Пальцы ее вздрагивали, и, когда наливала, дважды плеснула мимо бокалов. Они выпили, глядя друг другу в глаза. Затем она наполнила их в третий раз, оставила. Но поднос стоял на ложе, и она аккуратно подняла и перенесла на стол. Осторожно поставила, подвигала, поочередно сняла с подноса на стол, все это время закрывала от русского офицера спиной.
Когда повернулась, лицо было бледным, губы вздрагивали. Он пытался найти в ее глазах страх и раскаяние, но там была только отчаянная решимость.
– Не хочешь еще бокал? – спросил он.
– Пока нет, – ответила она торопливым шепотом.
Дает время раствориться, понял он. Ее руки были нежными, и, когда она прижалась всем телом, он ощутил, что даже бокал с ядом не может охладить его жара. Да и то, ночь выдалась жаркая, и, начиная с французов, его все наперебой кормили жареным мясом с острыми специями. В крови и без того огонь!
В какой-то момент она жарко шепнула:
– Погоди, разденусь…
Он начал расстегивать многочисленные застежки на ее платье, она тихо засмеялась:
– Отвернись…
– Как скажешь.
Она, повернувшись к нему спиной, что-то делала со своим платьем, высвобождалась из тугого корсета, а он, мгновенно увидев шанс, схватил ее бокал, выпил залпом, из своего перелил в ее, а свой успел наполнить из бутылки.

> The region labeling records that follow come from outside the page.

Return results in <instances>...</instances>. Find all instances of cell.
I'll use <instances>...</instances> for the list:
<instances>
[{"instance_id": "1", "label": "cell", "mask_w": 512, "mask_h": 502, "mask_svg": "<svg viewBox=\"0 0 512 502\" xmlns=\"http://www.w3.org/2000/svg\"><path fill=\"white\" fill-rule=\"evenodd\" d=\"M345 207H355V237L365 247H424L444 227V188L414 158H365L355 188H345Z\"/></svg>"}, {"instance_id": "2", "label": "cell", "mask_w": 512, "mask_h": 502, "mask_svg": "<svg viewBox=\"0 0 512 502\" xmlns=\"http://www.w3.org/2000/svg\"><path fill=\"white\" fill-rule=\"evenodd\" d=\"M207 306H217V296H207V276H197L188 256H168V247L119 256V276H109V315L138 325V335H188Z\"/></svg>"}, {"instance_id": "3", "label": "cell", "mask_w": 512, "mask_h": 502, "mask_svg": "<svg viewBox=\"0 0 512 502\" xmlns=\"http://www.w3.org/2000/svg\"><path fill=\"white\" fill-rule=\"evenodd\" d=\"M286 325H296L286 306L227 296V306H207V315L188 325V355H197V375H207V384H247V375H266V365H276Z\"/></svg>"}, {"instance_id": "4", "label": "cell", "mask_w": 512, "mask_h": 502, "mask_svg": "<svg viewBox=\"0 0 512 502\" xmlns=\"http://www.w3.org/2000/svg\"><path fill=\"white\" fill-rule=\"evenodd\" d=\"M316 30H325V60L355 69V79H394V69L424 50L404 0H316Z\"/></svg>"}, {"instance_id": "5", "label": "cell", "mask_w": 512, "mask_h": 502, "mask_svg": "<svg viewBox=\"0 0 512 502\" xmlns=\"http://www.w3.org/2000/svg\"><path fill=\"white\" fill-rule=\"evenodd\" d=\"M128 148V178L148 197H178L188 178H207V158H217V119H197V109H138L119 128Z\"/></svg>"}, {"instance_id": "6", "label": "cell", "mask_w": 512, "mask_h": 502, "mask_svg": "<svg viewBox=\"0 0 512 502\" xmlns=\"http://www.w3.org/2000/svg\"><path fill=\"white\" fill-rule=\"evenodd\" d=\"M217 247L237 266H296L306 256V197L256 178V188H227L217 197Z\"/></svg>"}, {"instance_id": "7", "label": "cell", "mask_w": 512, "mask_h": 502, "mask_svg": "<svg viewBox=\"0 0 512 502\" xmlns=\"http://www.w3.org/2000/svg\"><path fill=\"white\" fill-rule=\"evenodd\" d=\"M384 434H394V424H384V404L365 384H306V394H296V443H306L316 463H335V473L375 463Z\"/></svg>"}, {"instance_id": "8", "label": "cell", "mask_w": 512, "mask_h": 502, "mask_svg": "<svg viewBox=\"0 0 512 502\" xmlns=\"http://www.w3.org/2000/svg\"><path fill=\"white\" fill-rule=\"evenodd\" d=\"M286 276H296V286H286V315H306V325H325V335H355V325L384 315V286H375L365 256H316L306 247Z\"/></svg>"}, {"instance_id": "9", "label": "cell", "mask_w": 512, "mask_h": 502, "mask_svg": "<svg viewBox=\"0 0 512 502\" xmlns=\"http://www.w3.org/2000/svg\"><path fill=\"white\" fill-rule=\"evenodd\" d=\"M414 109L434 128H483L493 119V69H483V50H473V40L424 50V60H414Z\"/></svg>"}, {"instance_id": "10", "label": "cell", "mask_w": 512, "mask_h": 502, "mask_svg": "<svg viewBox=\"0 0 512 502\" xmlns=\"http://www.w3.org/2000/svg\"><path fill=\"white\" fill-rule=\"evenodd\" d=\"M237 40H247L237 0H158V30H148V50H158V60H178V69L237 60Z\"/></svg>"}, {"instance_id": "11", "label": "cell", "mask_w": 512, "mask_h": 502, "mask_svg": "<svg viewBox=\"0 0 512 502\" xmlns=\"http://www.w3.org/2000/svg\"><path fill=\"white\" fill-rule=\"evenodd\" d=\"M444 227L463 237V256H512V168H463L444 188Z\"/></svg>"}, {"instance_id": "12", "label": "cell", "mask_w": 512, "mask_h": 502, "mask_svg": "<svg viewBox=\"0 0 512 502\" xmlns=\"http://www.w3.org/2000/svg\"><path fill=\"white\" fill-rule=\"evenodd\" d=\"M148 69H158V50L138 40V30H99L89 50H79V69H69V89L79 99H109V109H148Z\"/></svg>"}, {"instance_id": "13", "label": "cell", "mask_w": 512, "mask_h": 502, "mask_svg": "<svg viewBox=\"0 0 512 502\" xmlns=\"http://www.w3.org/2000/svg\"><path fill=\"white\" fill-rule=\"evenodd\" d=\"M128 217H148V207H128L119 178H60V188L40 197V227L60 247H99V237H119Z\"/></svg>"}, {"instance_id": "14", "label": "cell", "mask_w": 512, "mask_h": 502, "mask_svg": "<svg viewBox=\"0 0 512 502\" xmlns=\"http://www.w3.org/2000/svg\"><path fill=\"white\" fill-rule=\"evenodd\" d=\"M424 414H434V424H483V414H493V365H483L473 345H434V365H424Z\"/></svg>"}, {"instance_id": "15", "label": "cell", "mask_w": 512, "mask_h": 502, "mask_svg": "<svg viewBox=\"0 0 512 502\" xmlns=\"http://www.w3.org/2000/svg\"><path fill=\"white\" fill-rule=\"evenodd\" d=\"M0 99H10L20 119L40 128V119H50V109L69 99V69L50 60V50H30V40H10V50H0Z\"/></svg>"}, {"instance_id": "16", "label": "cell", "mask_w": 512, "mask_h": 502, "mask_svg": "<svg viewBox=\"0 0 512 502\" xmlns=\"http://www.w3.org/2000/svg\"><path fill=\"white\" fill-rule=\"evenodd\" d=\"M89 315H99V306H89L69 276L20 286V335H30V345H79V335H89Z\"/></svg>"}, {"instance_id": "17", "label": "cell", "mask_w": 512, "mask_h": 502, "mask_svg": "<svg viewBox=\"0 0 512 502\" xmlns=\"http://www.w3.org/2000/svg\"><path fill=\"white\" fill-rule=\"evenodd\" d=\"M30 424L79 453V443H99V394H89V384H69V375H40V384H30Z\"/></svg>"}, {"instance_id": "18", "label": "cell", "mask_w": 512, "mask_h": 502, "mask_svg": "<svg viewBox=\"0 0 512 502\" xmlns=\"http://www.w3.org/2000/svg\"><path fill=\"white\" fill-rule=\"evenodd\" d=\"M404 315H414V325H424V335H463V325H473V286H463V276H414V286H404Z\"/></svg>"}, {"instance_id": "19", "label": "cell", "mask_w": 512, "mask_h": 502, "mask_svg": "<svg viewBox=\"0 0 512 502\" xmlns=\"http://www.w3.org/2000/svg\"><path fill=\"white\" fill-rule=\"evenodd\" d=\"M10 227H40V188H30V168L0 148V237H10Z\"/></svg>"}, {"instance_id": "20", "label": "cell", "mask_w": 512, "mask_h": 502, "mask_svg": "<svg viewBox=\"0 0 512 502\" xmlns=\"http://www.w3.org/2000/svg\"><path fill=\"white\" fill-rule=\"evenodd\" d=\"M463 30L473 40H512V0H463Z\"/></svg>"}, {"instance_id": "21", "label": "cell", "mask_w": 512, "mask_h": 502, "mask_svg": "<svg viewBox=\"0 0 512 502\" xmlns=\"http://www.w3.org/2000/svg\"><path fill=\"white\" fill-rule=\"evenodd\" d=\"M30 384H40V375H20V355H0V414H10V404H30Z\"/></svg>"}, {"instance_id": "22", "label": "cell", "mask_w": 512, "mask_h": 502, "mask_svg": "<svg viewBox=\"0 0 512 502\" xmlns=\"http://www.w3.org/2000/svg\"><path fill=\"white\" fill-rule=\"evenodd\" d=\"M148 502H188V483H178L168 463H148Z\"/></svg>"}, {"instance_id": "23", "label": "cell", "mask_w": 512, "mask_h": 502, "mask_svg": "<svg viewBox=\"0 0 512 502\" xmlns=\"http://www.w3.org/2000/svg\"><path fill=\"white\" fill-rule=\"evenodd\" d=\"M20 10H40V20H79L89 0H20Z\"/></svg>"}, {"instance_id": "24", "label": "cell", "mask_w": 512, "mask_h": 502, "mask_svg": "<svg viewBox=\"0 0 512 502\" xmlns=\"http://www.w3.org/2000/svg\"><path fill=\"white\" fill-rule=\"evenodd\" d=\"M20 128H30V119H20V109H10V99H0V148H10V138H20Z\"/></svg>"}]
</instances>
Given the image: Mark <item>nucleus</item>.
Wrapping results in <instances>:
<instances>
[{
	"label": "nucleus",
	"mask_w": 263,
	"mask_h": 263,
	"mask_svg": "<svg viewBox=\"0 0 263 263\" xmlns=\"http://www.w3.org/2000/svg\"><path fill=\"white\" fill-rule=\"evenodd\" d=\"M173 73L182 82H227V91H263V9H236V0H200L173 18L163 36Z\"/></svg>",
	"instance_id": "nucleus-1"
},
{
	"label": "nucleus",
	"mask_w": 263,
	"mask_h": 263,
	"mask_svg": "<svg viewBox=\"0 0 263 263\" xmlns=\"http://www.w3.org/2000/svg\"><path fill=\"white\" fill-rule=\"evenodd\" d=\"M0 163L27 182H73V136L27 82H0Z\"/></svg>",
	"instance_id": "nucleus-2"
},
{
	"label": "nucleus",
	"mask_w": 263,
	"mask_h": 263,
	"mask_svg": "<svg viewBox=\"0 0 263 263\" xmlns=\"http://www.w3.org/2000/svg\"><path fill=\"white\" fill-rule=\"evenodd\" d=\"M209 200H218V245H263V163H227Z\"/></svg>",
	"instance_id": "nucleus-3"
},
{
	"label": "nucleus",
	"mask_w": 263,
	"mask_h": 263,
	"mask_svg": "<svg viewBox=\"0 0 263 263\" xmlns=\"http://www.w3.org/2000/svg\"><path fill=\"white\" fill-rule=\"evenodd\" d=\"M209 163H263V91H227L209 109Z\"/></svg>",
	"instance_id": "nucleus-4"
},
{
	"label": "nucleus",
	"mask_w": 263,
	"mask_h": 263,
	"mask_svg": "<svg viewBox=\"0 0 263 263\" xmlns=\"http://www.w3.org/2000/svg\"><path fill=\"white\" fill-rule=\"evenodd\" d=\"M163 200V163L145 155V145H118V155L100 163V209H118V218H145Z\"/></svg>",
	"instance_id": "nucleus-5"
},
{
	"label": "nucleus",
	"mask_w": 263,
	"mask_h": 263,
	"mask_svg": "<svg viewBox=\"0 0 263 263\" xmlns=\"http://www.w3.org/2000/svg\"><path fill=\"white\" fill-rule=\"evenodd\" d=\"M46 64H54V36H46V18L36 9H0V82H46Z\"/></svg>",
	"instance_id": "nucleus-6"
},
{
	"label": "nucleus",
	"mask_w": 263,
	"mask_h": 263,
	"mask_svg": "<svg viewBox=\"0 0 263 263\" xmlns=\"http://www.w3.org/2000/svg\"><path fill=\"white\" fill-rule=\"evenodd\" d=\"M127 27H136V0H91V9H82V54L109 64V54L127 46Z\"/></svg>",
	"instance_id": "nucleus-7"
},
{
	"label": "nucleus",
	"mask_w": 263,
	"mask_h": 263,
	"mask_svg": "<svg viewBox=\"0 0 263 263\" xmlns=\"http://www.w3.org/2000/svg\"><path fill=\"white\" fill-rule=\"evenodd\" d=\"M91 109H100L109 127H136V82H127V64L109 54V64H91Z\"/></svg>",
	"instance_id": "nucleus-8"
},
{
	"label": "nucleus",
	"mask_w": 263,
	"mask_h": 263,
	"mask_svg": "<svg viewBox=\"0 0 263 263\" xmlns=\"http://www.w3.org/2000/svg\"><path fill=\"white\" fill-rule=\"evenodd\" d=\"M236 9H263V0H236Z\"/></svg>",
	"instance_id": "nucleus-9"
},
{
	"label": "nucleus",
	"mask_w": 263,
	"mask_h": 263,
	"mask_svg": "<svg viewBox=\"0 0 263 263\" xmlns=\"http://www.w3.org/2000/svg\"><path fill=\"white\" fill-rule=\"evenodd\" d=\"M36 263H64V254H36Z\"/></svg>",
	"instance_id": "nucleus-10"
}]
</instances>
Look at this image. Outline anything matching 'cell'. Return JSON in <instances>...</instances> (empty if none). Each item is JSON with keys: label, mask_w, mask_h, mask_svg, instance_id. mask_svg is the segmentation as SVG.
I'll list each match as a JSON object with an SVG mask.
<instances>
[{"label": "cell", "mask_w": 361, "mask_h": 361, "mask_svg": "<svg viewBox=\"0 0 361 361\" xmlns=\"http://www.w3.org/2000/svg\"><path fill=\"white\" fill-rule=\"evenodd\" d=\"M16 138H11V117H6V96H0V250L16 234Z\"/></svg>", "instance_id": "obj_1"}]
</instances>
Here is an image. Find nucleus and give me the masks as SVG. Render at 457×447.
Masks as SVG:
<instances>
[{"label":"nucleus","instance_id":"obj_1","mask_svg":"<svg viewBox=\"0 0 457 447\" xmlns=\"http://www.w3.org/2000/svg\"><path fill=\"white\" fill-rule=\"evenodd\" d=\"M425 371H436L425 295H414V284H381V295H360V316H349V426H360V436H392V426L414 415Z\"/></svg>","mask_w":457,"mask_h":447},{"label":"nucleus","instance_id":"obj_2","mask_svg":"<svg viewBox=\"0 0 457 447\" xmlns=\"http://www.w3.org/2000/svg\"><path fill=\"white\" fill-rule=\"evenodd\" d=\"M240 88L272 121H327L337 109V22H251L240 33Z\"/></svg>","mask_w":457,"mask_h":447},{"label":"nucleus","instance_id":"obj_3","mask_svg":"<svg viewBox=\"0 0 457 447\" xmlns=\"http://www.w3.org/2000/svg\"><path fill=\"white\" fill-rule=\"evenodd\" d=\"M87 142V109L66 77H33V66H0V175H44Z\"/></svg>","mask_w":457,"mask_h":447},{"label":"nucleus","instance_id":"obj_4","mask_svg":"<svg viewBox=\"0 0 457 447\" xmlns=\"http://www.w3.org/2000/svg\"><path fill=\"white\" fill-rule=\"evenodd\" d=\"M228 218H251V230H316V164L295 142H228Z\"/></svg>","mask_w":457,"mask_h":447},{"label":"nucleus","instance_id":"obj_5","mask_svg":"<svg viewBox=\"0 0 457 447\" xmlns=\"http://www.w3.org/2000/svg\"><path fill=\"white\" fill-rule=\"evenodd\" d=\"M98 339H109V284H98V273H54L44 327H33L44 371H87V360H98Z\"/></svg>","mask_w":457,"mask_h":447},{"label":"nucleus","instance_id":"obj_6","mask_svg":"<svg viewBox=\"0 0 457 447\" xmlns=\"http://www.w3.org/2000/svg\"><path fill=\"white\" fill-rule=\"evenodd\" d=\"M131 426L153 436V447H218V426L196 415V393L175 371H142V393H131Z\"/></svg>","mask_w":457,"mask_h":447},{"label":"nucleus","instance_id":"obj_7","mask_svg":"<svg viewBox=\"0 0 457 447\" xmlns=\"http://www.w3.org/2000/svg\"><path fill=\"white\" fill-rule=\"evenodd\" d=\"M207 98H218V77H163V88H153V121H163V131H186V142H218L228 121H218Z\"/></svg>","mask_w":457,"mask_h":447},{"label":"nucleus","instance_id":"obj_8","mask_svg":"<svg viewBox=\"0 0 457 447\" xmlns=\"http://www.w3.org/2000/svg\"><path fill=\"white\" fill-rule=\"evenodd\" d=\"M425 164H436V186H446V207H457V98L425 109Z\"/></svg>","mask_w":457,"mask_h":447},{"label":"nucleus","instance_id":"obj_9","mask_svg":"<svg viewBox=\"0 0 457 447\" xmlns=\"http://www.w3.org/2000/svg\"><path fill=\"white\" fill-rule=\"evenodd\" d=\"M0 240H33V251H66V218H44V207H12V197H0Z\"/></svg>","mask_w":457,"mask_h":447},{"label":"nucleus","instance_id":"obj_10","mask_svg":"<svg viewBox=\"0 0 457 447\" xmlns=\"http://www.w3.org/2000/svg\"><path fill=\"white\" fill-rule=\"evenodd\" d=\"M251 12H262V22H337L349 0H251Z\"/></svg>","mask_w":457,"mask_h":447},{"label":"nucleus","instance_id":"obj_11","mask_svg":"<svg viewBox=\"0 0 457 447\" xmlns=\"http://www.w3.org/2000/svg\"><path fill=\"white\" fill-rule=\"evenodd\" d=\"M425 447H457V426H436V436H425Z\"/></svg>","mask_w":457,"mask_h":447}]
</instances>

Отшвырнув платье, она скользнула на ложе. Ее прищуренные глаза наблюдали, как он неспешно сбросил одежду, потянулся к ней. «Готовится отправить меня на тот свет», – подумал он, стараясь разжечь в себе гнев, но гнев погасал, не успев разгореться, а его руки уже схватили ее, сжали.
Ему не помешала ни дверь, в которую могли войти солдаты, ни то, что женщина замыслила его убить. В конце концов, кто хочет взлететь высоко, должен быть готов и к падению. Кто играет по маленькой, у того как проигрыши, так и выигрыши крохотные. А эта женщина восхотела очень многого…
Когда их дыхание выровнялось, она с трудом высвободилась из его рук. Разрумянившееся лицо покрылось мелкими капельками пота, глаза потемнели, а зрачки стали широкими, заняли всю радужную оболочку. Она смотрела на него со странным выражением.